● **TASK STATEMENT**
Without changing a single character, copy every record below.
++++++
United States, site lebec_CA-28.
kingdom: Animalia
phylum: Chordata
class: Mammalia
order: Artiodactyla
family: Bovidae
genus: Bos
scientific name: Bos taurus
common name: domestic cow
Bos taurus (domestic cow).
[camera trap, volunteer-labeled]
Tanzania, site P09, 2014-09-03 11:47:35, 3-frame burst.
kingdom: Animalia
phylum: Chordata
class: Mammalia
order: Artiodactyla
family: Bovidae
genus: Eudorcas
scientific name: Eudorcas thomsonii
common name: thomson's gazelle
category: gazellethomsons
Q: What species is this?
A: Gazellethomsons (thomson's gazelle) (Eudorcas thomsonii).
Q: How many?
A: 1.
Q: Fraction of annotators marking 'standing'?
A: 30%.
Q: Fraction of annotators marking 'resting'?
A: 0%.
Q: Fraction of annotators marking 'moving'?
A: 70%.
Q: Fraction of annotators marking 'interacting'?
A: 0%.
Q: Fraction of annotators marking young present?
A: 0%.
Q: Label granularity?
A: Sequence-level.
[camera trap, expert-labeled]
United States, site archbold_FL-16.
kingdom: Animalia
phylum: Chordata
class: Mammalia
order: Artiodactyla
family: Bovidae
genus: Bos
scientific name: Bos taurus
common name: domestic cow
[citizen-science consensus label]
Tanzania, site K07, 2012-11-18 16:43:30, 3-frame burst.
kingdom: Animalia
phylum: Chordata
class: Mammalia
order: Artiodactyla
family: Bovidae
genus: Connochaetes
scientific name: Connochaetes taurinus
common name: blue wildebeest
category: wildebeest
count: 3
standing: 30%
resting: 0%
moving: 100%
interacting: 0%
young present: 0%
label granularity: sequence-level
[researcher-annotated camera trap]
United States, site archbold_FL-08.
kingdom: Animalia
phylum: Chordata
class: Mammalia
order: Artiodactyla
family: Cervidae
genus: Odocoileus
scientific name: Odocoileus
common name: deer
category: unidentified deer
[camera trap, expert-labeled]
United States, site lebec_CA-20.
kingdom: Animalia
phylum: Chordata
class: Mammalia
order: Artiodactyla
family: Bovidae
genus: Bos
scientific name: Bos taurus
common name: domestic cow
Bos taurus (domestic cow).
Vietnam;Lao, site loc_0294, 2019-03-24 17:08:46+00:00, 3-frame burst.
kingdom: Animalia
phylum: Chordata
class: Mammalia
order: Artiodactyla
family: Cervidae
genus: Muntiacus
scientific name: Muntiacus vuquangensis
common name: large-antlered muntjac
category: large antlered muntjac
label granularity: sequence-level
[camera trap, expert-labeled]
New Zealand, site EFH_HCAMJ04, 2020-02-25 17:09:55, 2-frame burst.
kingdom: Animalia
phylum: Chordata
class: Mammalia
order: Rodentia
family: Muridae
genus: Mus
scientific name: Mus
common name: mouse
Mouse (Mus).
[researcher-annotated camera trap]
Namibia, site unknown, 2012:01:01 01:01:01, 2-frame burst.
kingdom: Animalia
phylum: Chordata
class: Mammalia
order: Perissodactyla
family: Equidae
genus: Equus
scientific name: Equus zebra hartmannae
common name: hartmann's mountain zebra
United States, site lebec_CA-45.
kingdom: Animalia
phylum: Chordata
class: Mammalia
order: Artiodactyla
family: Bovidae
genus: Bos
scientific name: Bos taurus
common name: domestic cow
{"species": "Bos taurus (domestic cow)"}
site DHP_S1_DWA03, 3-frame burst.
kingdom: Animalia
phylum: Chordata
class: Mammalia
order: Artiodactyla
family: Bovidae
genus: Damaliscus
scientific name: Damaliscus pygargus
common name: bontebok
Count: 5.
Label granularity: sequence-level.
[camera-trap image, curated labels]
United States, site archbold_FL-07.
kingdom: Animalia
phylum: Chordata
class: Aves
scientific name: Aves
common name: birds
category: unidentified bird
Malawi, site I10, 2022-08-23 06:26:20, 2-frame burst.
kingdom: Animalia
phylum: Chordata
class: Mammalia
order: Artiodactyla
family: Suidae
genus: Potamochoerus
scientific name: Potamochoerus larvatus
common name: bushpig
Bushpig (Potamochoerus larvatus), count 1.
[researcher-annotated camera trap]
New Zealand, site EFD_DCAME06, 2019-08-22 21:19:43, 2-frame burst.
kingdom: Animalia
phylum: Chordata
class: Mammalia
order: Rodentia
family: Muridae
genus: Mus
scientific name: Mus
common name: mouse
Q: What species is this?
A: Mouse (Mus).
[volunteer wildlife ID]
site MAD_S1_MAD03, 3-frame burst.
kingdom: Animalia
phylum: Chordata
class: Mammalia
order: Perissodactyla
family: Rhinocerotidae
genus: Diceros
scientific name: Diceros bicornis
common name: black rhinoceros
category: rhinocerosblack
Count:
++++++
● **RESPONSE AREA**
United States, site lebec_CA-28.
kingdom: Animalia
phylum: Chordata
class: Mammalia
order: Artiodactyla
family: Bovidae
genus: Bos
scientific name: Bos taurus
common name: domestic cow
Bos taurus (domestic cow).
[camera trap, volunteer-labeled]
Tanzania, site P09, 2014-09-03 11:47:35, 3-frame burst.
kingdom: Animalia
phylum: Chordata
class: Mammalia
order: Artiodactyla
family: Bovidae
genus: Eudorcas
scientific name: Eudorcas thomsonii
common name: thomson's gazelle
category: gazellethomsons
Q: What species is this?
A: Gazellethomsons (thomson's gazelle) (Eudorcas thomsonii).
Q: How many?
A: 1.
Q: Fraction of annotators marking 'standing'?
A: 30%.
Q: Fraction of annotators marking 'resting'?
A: 0%.
Q: Fraction of annotators marking 'moving'?
A: 70%.
Q: Fraction of annotators marking 'interacting'?
A: 0%.
Q: Fraction of annotators marking young present?
A: 0%.
Q: Label granularity?
A: Sequence-level.
[camera trap, expert-labeled]
United States, site archbold_FL-16.
kingdom: Animalia
phylum: Chordata
class: Mammalia
order: Artiodactyla
family: Bovidae
genus: Bos
scientific name: Bos taurus
common name: domestic cow
[citizen-science consensus label]
Tanzania, site K07, 2012-11-18 16:43:30, 3-frame burst.
kingdom: Animalia
phylum: Chordata
class: Mammalia
order: Artiodactyla
family: Bovidae
genus: Connochaetes
scientific name: Connochaetes taurinus
common name: blue wildebeest
category: wildebeest
count: 3
standing: 30%
resting: 0%
moving: 100%
interacting: 0%
young present: 0%
label granularity: sequence-level
[researcher-annotated camera trap]
United States, site archbold_FL-08.
kingdom: Animalia
phylum: Chordata
class: Mammalia
order: Artiodactyla
family: Cervidae
genus: Odocoileus
scientific name: Odocoileus
common name: deer
category: unidentified deer
[camera trap, expert-labeled]
United States, site lebec_CA-20.
kingdom: Animalia
phylum: Chordata
class: Mammalia
order: Artiodactyla
family: Bovidae
genus: Bos
scientific name: Bos taurus
common name: domestic cow
Bos taurus (domestic cow).
Vietnam;Lao, site loc_0294, 2019-03-24 17:08:46+00:00, 3-frame burst.
kingdom: Animalia
phylum: Chordata
class: Mammalia
order: Artiodactyla
family: Cervidae
genus: Muntiacus
scientific name: Muntiacus vuquangensis
common name: large-antlered muntjac
category: large antlered muntjac
label granularity: sequence-level
[camera trap, expert-labeled]
New Zealand, site EFH_HCAMJ04, 2020-02-25 17:09:55, 2-frame burst.
kingdom: Animalia
phylum: Chordata
class: Mammalia
order: Rodentia
family: Muridae
genus: Mus
scientific name: Mus
common name: mouse
Mouse (Mus).
[researcher-annotated camera trap]
Namibia, site unknown, 2012:01:01 01:01:01, 2-frame burst.
kingdom: Animalia
phylum: Chordata
class: Mammalia
order: Perissodactyla
family: Equidae
genus: Equus
scientific name: Equus zebra hartmannae
common name: hartmann's mountain zebra
United States, site lebec_CA-45.
kingdom: Animalia
phylum: Chordata
class: Mammalia
order: Artiodactyla
family: Bovidae
genus: Bos
scientific name: Bos taurus
common name: domestic cow
{"species": "Bos taurus (domestic cow)"}
site DHP_S1_DWA03, 3-frame burst.
kingdom: Animalia
phylum: Chordata
class: Mammalia
order: Artiodactyla
family: Bovidae
genus: Damaliscus
scientific name: Damaliscus pygargus
common name: bontebok
Count: 5.
Label granularity: sequence-level.
[camera-trap image, curated labels]
United States, site archbold_FL-07.
kingdom: Animalia
phylum: Chordata
class: Aves
scientific name: Aves
common name: birds
category: unidentified bird
Malawi, site I10, 2022-08-23 06:26:20, 2-frame burst.
kingdom: Animalia
phylum: Chordata
class: Mammalia
order: Artiodactyla
family: Suidae
genus: Potamochoerus
scientific name: Potamochoerus larvatus
common name: bushpig
Bushpig (Potamochoerus larvatus), count 1.
[researcher-annotated camera trap]
New Zealand, site EFD_DCAME06, 2019-08-22 21:19:43, 2-frame burst.
kingdom: Animalia
phylum: Chordata
class: Mammalia
order: Rodentia
family: Muridae
genus: Mus
scientific name: Mus
common name: mouse
Q: What species is this?
A: Mouse (Mus).
[volunteer wildlife ID]
site MAD_S1_MAD03, 3-frame burst.
kingdom: Animalia
phylum: Chordata
class: Mammalia
order: Perissodactyla
family: Rhinocerotidae
genus: Diceros
scientific name: Diceros bicornis
common name: black rhinoceros
category: rhinocerosblack
Count:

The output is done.